In an interview conducted by Lonely Planet author Austin Bush in 2008, democracy activist and politician Aung San Suu Kyi outlined her view on tourism in Myanmar;
"Foreign tourists could benefit Burma if they go about it in the right way," she said, "by using facilities that help ordinary people and avoid using facilities that have close links to the government."
Aung San Suu Kyi's house, University Avenue, Yangon
As the veracity of Myanmar's election results are disputed, and the nation continues to feature high on international corruption indexes, visitors are advised to try to give their money directly to the local people that need it most.
It is impossible to visit Myanmar without putting some money directly into the hands of government officials – for starters, you must pay a visa fee, and then pay subsequent fees to visit major tourist regions such as Nyuangshwe and Bagan – but a responsible tourist can minimise this.
For example, you can shop around when booking tours. Where possible, try to book tours from local operators and not government sponsored entities. You can also try to spread your money by visiting different, locally-owned restaurants and attractions in each area you visit, ensuring that a larger number of impoverished locals receive valuable business.
It is easier to do this for an individual tourist than one on a (usually government sanctioned) package tour.
An even more active way is to donate money directly to local construction or redevelopment projects. The Burmese are a friendly bunch, so at some point during your stay you will probably hear about some kind of community endeavour taking place in the area. Offering to help out in a polite way is great way to make sure your money goes where it's needed most.
Don't Cause Trouble
As mentioned above, it's fairly likely that at some time in your holiday you will end up having a chin-wag with a local. It goes without saying that this is encouraged, and is emblematic of a nation that is steadily opening up to foreign visitors and joining the international community.
That said, it's vital that you don't do anything that could get your new friend into trouble. Don't engage them on political subjects, even if they seem happy to discuss them. Tourists are constantly under surveillance in Myanmar, and if the wrong person hears the wrong thing, the repercussions could be severe.
If a local resident does decide to share something potentially incriminating with you, don't name them on your travel blog, even when you are back in the comfort of your own home. There have been instances of the Burmese government trawling travel blogs and causing big trouble for the citizens named in them. So just be careful and responsible when sharing your experiences with the world.
Lastly, think twice before blaming someone or reporting someone following a crime. For example, if you have your wallet stolen on a bus and you report it, the police will find punishing the innocent driver much easier than chasing shadows and trying to find the real culprit. Before reporting a crime, stop to think if the person you are planning to shop is really to blame!

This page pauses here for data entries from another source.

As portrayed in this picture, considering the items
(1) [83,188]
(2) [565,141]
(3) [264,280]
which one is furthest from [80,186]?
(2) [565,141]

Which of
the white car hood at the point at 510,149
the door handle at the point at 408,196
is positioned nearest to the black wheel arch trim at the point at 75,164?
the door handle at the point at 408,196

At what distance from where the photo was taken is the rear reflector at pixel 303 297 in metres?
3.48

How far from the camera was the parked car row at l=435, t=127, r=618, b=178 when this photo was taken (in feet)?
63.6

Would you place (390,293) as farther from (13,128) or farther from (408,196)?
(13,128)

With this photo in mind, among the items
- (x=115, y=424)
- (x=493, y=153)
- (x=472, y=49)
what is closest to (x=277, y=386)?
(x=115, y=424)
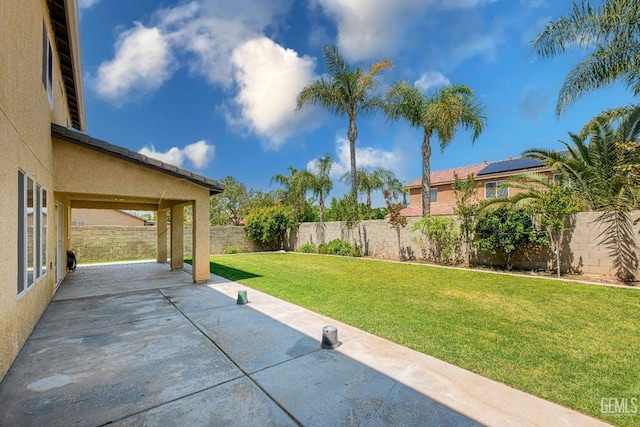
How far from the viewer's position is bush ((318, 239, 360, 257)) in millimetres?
17730

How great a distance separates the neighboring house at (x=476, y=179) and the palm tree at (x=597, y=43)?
11.3 metres

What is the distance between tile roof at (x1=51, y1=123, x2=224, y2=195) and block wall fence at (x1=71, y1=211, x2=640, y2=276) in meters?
10.1

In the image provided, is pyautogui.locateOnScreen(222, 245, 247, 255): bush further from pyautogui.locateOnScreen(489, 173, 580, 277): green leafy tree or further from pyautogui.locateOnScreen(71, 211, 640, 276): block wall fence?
pyautogui.locateOnScreen(489, 173, 580, 277): green leafy tree

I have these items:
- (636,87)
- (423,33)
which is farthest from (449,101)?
(636,87)

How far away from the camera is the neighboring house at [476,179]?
72.1 ft

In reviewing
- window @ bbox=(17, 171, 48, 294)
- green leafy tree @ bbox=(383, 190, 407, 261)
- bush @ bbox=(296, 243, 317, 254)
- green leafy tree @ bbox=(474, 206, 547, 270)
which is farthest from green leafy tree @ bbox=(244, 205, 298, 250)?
window @ bbox=(17, 171, 48, 294)

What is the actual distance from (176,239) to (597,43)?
55.7ft

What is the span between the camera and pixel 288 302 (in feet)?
23.7

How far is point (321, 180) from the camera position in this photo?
81.6ft

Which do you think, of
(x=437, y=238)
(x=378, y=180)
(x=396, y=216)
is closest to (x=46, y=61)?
(x=396, y=216)

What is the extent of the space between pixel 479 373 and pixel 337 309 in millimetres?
3305

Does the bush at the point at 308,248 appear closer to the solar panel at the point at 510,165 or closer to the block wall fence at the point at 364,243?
the block wall fence at the point at 364,243

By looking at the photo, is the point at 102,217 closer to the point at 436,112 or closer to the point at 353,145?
the point at 353,145

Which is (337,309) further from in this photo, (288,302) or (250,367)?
(250,367)
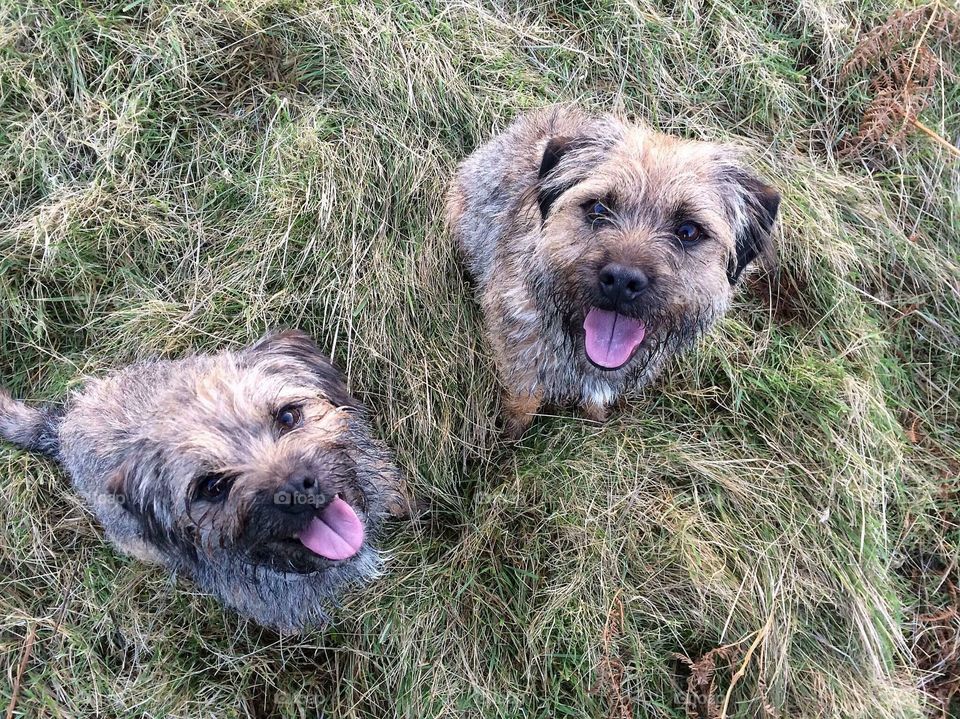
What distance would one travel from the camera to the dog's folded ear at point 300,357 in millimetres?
2701

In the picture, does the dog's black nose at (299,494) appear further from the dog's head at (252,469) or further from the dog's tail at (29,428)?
the dog's tail at (29,428)

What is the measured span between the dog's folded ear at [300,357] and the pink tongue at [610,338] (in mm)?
1147

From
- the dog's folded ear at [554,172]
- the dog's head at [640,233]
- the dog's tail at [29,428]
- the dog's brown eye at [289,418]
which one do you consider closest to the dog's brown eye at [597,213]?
the dog's head at [640,233]

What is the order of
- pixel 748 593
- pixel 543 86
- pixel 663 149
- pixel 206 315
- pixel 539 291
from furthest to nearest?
pixel 543 86, pixel 206 315, pixel 748 593, pixel 539 291, pixel 663 149

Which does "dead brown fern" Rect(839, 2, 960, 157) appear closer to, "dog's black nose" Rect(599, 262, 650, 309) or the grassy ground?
the grassy ground

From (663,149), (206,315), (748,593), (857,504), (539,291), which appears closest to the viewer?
Result: (663,149)

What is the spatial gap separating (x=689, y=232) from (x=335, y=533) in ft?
6.26

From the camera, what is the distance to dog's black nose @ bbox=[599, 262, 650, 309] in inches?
91.8

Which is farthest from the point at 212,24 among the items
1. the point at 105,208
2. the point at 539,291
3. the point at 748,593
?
the point at 748,593

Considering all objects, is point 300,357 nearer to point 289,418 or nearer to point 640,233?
point 289,418

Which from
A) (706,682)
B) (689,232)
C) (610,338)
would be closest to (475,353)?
(610,338)

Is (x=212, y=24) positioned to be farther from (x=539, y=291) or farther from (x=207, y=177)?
(x=539, y=291)

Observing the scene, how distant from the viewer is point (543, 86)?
12.7 feet

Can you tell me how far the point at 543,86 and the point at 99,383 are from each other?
2.96 meters
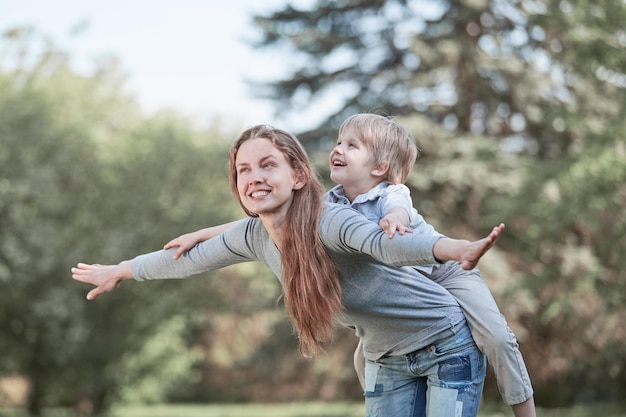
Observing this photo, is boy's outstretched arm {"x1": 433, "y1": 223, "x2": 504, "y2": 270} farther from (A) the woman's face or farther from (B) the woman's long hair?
(A) the woman's face

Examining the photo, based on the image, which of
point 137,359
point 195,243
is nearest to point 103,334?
point 137,359

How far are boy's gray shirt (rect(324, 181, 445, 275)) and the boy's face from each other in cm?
7

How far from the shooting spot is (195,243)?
3982 millimetres

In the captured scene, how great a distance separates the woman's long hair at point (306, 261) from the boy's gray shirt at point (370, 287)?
55 millimetres

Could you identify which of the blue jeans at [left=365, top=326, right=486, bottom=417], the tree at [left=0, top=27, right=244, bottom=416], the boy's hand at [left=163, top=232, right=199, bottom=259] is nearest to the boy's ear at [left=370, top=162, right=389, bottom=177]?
the blue jeans at [left=365, top=326, right=486, bottom=417]

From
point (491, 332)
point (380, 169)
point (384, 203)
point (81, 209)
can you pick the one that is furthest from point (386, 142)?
point (81, 209)

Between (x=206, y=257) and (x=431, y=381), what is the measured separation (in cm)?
109

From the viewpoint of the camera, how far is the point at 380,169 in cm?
382

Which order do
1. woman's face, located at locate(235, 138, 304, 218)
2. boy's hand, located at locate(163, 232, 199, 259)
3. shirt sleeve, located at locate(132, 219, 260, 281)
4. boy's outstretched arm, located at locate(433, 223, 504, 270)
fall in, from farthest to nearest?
boy's hand, located at locate(163, 232, 199, 259) → shirt sleeve, located at locate(132, 219, 260, 281) → woman's face, located at locate(235, 138, 304, 218) → boy's outstretched arm, located at locate(433, 223, 504, 270)

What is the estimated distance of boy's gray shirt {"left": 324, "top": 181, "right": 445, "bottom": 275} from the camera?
137 inches

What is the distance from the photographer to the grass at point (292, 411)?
19.9 metres

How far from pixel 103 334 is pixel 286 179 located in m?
22.7

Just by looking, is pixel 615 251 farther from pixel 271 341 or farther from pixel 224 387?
pixel 224 387

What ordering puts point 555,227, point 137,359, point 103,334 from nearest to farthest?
point 555,227 → point 103,334 → point 137,359
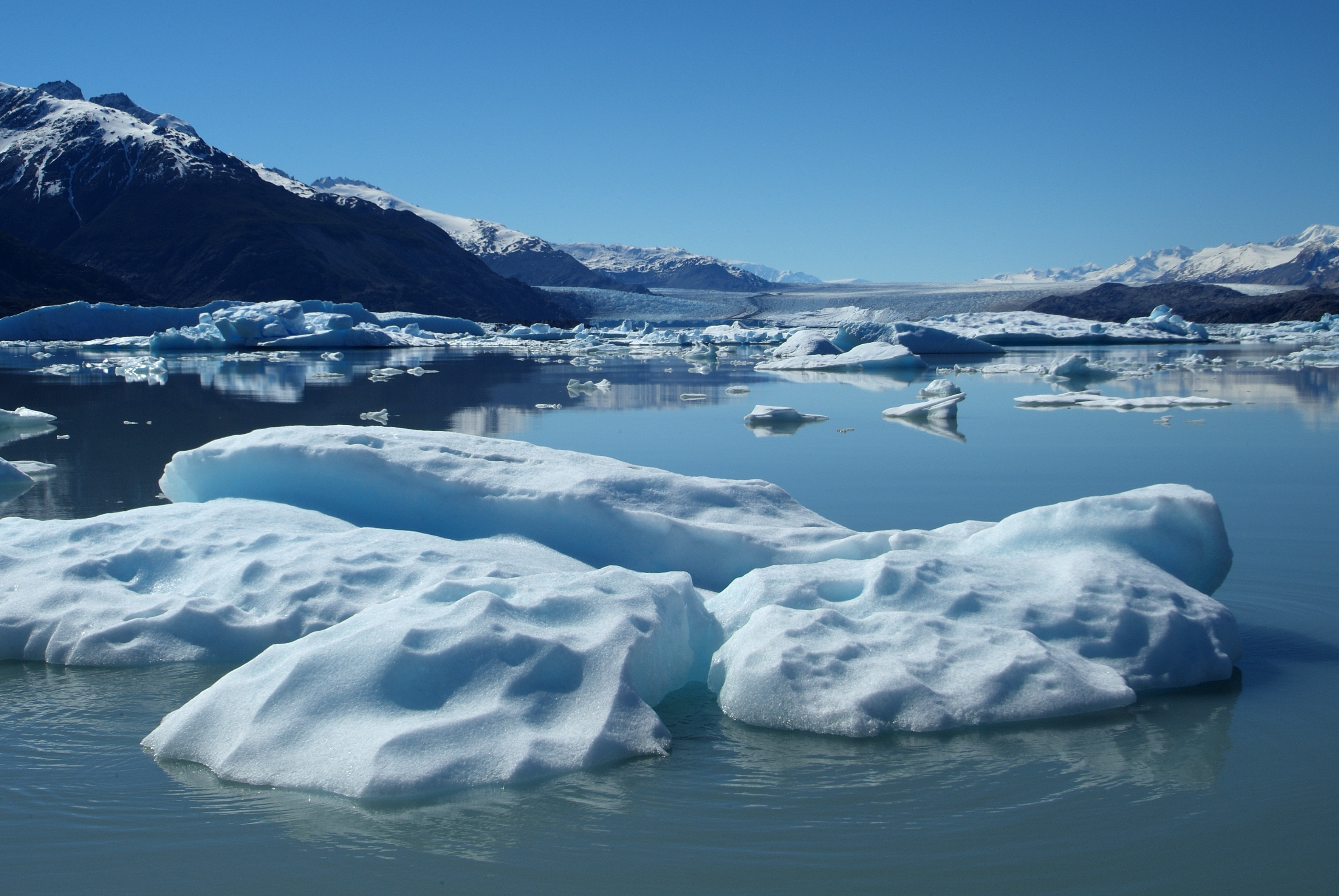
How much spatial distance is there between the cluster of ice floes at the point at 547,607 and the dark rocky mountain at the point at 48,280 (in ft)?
139

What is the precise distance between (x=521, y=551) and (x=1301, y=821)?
8.47 ft

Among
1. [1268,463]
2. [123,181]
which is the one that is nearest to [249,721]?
[1268,463]

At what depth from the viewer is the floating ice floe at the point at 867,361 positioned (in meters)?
20.3

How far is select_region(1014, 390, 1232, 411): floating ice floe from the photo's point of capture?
1191 cm

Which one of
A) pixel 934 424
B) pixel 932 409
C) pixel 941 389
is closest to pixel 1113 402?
pixel 941 389

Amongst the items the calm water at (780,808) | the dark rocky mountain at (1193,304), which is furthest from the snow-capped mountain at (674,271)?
the calm water at (780,808)

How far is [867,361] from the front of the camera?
66.8ft

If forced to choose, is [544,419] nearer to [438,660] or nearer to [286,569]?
[286,569]

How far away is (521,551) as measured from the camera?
12.7 feet

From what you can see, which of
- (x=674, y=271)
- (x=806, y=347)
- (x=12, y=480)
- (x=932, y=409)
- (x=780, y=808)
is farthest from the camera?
(x=674, y=271)

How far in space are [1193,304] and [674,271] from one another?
75452 millimetres

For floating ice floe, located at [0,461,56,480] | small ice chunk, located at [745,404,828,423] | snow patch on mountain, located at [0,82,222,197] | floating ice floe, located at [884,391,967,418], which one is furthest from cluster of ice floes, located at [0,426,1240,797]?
snow patch on mountain, located at [0,82,222,197]

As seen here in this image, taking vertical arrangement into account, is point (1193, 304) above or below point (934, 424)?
above

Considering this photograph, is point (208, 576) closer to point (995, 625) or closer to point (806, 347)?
point (995, 625)
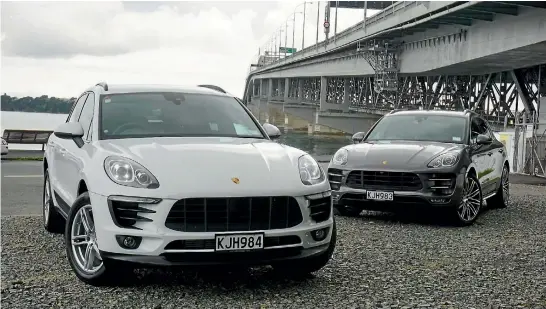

Myanmar's traditional values may be a little different from your own, so it's important to remain respectful and careful when in the country. Seemingly innocuous things like pointing at someone with your feet can cause offence in Myanmar, so be aware of this.
Traditional Burmese longyi, as modeled by the author
Touching monks and nuns is frowned upon, as is wearing your shoes inside a temple or on sacred grounds. Also, while Myanmar can be a stiflingly hot country at times, try to refrain from taking your top off or walking around in swimming trunks. You will notice that most Burmese tend to dress pretty conservatively, using long, flowing fabrics to combat the heat, so try to do as they do.
Myanmar is a beautiful country and one that definitely should not be missed on any trip to South East Asia. Through responsible tourism and a true traveler's attitude, visitors can work together with the Burmese people to help the country develop further in the coming years. It just takes care, respect and compassion.